Please copy out every one of the following items word for word, keeping each line as it appears.

----

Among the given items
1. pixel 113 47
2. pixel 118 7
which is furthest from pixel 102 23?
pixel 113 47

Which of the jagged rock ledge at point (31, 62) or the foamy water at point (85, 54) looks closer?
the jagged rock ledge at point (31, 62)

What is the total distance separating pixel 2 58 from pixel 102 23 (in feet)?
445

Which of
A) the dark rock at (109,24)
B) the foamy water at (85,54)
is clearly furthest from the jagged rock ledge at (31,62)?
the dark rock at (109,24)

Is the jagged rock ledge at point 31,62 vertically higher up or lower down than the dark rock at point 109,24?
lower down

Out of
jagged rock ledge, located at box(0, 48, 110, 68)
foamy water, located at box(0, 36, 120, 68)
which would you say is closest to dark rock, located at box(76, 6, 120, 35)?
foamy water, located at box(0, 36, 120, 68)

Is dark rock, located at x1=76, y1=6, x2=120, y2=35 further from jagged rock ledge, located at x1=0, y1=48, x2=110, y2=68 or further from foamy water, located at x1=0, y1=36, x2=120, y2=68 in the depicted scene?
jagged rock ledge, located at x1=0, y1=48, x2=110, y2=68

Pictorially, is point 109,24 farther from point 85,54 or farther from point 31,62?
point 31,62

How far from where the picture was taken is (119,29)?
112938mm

----

▶ _Expected answer_:
Among the given items
1. pixel 113 47
2. pixel 118 7
which is furthest from pixel 102 23?
pixel 113 47

Which of the jagged rock ledge at point (31, 62) or the foamy water at point (85, 54) looks closer?
the jagged rock ledge at point (31, 62)

What is the total distance separating pixel 2 58 from pixel 102 23 (in feet)?
445

Which of
A) the dark rock at (109,24)
B) the foamy water at (85,54)
is clearly furthest from the jagged rock ledge at (31,62)?
the dark rock at (109,24)

Is the jagged rock ledge at point 31,62 vertically higher up or lower down than the dark rock at point 109,24?
lower down

Out of
jagged rock ledge, located at box(0, 48, 110, 68)
foamy water, located at box(0, 36, 120, 68)
which would you say is closest to dark rock, located at box(76, 6, 120, 35)?
foamy water, located at box(0, 36, 120, 68)

Is dark rock, located at x1=76, y1=6, x2=120, y2=35 further from jagged rock ledge, located at x1=0, y1=48, x2=110, y2=68 or further from foamy water, located at x1=0, y1=36, x2=120, y2=68 in the depicted scene?
jagged rock ledge, located at x1=0, y1=48, x2=110, y2=68

Pictorially, is point 109,24 farther from point 85,54 or farther from point 31,62?
point 31,62

How far from where the picture was taken is (119,29)?
112938mm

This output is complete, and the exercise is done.